* _SHORT EXERCISE_:
List each line in the rows below that contains the string "standing", copying every such line in full. Case counts.

═══

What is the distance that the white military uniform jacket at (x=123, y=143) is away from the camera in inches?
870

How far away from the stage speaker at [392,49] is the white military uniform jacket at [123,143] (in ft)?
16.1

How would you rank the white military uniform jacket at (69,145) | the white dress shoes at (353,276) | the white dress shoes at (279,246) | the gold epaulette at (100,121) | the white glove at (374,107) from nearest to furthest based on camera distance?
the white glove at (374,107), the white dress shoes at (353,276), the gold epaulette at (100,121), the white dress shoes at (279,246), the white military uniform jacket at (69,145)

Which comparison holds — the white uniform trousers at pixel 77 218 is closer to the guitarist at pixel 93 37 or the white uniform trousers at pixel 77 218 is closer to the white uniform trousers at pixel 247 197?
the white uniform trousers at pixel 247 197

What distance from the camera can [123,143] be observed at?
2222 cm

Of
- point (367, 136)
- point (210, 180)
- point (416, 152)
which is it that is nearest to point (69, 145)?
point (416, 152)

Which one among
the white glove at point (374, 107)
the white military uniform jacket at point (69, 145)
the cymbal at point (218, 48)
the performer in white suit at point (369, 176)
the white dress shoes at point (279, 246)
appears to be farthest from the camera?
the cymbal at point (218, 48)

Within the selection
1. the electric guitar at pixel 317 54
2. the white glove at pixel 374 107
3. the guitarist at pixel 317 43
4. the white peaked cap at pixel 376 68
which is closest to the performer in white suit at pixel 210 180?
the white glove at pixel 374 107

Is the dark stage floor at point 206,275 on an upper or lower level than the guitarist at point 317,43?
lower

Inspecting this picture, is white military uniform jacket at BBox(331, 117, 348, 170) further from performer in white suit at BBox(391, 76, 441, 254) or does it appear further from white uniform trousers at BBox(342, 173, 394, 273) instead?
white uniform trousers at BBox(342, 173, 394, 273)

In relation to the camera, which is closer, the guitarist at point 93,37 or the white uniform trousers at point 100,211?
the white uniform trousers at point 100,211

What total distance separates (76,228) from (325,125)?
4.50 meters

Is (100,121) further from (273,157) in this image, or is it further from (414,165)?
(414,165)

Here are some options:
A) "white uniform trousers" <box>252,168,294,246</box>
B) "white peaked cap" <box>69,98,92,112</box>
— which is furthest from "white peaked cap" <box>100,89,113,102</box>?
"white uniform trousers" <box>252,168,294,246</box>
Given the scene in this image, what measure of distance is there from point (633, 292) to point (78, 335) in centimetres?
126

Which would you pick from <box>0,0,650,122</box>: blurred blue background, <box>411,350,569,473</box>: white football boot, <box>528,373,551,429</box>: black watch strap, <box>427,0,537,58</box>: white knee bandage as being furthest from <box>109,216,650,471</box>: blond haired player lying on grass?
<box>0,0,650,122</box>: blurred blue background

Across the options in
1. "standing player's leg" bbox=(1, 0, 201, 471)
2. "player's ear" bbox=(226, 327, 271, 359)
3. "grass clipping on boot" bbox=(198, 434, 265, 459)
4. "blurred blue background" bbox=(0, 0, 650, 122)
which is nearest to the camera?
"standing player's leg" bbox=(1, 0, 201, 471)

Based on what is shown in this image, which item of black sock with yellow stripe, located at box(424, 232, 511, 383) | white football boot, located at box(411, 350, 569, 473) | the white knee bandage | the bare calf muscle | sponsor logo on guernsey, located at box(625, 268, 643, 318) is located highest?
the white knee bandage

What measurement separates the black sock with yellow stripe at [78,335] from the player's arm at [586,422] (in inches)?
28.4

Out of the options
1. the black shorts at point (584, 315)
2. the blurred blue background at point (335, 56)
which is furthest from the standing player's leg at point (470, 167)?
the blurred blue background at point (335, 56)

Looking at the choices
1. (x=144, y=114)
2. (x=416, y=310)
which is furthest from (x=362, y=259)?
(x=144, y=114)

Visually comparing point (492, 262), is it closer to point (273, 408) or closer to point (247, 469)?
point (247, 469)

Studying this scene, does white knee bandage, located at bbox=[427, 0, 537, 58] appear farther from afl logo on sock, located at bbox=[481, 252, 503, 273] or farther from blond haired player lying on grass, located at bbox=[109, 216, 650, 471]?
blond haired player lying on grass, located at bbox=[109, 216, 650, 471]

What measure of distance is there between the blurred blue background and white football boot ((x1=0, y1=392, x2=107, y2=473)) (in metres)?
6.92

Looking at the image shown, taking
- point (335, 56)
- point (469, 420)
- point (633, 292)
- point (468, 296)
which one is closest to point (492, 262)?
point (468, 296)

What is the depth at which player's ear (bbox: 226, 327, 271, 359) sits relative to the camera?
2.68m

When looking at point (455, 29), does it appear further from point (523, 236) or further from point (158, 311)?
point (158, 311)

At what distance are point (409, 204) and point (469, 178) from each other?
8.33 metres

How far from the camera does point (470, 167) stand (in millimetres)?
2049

═══

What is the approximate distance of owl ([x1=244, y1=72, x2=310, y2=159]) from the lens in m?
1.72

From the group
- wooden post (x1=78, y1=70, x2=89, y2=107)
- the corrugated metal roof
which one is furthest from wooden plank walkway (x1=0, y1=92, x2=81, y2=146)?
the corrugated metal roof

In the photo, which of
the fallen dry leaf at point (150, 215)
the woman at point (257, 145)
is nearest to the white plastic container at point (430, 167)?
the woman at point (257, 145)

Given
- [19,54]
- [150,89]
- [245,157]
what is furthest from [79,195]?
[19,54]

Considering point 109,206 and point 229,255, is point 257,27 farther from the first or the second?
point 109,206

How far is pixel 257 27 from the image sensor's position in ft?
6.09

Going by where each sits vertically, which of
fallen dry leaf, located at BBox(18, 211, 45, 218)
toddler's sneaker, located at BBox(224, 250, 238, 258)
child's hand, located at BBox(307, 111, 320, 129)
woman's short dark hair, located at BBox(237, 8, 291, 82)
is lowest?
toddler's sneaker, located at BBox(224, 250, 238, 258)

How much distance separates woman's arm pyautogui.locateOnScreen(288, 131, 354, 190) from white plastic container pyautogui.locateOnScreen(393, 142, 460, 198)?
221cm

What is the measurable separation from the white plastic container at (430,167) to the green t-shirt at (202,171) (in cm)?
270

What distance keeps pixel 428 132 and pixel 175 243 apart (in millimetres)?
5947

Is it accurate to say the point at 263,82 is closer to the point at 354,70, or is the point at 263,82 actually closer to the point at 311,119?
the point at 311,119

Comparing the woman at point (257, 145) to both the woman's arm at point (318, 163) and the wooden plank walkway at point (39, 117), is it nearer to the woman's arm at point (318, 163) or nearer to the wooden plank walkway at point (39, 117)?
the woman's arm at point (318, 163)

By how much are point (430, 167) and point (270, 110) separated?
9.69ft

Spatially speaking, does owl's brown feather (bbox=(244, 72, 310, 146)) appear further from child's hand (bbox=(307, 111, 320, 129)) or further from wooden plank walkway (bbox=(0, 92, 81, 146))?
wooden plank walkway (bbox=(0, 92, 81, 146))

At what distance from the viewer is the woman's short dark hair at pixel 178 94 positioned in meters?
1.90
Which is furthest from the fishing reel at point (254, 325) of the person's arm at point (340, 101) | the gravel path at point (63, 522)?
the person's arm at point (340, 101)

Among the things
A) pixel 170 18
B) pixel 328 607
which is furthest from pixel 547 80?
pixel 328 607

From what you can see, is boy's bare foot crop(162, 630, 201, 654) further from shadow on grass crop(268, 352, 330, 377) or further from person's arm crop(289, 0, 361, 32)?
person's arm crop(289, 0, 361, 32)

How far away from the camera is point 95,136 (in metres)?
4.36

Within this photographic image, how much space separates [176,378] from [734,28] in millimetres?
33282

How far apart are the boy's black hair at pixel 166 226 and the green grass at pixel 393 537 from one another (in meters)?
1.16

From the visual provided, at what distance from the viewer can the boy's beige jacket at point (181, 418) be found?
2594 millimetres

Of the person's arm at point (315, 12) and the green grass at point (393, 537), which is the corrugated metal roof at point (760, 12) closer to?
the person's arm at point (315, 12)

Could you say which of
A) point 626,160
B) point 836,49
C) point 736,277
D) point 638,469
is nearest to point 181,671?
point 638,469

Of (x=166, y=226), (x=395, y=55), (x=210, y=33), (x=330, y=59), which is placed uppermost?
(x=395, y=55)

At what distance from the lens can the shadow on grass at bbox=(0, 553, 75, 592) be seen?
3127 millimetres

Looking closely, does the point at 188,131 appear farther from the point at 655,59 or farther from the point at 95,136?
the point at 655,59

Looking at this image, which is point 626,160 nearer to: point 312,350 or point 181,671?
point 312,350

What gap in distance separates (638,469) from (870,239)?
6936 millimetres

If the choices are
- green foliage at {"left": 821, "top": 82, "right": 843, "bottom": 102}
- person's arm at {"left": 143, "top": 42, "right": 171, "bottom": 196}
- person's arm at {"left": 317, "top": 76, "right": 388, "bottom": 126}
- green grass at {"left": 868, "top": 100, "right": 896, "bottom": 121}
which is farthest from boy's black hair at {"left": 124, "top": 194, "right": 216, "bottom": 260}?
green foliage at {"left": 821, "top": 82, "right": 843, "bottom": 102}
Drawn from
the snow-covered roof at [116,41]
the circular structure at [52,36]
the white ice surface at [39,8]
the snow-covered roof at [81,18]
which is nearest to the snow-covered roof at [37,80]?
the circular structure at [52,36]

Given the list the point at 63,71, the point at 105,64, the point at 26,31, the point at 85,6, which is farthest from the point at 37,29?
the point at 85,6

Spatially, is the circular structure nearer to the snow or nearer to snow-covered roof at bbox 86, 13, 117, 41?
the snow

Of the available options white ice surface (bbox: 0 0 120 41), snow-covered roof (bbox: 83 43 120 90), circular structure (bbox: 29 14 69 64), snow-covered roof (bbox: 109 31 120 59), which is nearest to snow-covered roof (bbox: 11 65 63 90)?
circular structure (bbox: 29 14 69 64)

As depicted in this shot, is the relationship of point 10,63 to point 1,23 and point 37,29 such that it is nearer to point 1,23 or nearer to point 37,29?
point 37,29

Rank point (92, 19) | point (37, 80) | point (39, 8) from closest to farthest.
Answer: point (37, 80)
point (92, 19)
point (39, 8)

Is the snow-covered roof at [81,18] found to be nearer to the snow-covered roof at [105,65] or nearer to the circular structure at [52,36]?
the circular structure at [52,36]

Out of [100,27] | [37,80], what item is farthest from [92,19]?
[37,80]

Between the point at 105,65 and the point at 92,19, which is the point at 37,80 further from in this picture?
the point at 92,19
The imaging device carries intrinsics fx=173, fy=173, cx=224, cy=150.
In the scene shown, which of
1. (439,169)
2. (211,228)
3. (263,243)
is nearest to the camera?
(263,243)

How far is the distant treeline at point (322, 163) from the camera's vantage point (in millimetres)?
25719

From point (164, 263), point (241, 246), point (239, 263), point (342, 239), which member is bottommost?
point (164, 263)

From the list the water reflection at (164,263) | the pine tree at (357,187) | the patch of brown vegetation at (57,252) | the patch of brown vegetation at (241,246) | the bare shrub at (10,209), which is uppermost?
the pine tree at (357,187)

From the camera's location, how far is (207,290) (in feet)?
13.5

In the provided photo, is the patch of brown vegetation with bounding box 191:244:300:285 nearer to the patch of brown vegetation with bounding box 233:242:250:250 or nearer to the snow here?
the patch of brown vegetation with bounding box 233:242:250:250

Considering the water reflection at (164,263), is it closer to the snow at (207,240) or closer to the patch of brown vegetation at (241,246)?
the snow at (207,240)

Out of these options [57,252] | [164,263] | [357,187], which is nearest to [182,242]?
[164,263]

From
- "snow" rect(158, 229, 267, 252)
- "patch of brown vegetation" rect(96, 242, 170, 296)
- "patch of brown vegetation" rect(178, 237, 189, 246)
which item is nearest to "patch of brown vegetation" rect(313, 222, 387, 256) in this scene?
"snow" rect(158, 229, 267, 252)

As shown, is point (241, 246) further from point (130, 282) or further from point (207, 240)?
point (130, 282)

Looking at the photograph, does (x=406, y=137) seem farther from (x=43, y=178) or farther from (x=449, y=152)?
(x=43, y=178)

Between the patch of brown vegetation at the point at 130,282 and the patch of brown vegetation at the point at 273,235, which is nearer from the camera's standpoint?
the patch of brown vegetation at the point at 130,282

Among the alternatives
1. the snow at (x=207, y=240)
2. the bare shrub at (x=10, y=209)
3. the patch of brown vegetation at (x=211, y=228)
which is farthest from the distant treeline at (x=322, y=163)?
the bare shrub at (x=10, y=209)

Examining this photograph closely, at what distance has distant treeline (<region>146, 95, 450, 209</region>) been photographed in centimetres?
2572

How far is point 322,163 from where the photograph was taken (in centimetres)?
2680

═══

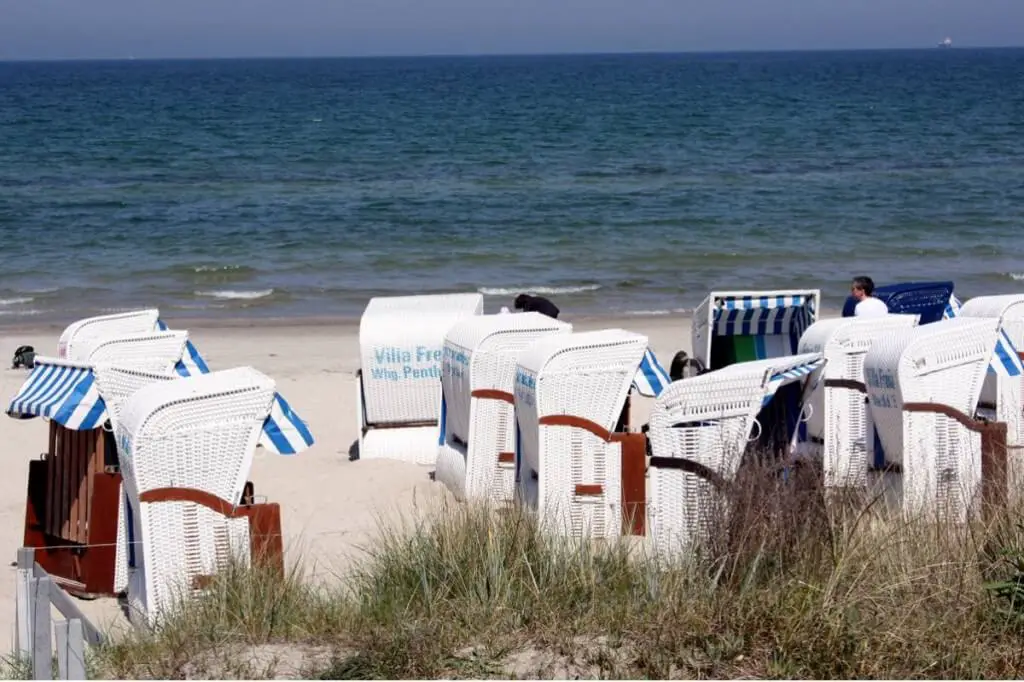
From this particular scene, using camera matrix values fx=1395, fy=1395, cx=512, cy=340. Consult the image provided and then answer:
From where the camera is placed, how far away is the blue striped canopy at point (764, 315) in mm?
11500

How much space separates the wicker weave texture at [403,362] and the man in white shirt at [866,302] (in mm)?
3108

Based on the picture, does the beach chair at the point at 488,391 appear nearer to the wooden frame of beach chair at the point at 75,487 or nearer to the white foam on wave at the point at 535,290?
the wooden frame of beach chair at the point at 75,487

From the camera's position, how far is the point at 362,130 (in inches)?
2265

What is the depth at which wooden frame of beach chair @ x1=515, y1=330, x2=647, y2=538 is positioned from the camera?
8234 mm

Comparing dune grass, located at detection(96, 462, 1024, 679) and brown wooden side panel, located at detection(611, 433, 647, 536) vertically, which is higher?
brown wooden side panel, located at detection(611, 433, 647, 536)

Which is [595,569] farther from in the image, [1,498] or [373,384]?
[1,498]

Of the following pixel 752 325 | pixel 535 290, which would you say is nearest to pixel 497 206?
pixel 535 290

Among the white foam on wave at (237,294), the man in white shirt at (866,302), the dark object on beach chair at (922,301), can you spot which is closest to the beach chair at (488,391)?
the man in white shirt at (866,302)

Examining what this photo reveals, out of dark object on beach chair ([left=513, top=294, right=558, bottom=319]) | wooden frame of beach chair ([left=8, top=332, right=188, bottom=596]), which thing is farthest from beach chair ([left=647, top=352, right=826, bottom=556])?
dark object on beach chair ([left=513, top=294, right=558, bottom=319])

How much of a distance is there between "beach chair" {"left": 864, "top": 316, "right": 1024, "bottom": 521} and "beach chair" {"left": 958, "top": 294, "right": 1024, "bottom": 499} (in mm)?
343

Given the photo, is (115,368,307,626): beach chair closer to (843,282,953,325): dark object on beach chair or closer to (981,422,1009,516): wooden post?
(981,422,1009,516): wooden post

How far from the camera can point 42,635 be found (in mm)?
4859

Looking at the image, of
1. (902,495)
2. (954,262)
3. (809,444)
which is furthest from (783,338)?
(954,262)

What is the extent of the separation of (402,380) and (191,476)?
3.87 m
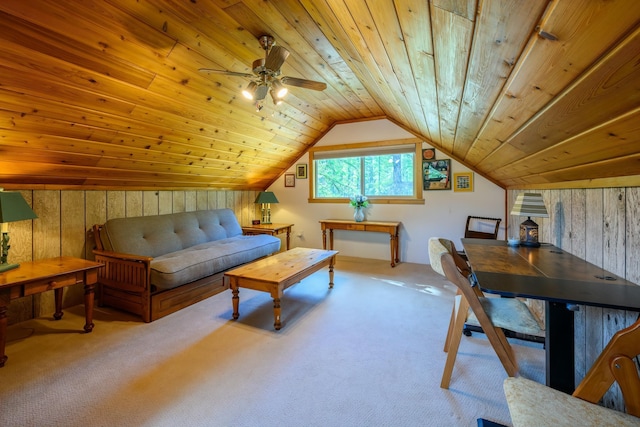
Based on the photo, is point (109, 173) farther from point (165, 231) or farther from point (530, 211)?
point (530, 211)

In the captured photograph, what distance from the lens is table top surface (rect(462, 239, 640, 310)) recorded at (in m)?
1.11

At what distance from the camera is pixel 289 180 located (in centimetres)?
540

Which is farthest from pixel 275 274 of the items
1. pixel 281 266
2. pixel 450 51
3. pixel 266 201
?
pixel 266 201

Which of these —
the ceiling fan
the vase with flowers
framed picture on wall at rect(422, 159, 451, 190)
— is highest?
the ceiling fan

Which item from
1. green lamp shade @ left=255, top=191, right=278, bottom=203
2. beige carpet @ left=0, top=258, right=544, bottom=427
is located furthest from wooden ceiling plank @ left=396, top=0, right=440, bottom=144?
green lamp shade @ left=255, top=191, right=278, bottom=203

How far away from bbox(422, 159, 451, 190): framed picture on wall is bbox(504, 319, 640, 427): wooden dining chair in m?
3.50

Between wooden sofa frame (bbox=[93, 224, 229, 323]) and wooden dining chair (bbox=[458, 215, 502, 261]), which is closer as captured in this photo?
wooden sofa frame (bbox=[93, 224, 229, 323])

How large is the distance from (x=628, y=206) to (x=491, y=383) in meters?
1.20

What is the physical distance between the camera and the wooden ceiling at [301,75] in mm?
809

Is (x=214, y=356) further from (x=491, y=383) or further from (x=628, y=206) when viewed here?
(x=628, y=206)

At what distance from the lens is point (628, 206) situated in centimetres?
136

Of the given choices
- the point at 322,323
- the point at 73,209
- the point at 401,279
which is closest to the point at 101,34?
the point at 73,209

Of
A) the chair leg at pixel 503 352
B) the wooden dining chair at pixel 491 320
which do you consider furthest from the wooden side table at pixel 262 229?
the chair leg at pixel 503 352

═══

* _WRITTEN SOLUTION_:
1. "standing player's leg" bbox=(1, 0, 201, 471)
"standing player's leg" bbox=(1, 0, 201, 471)
which is furthest from the standing player's leg at point (470, 167)?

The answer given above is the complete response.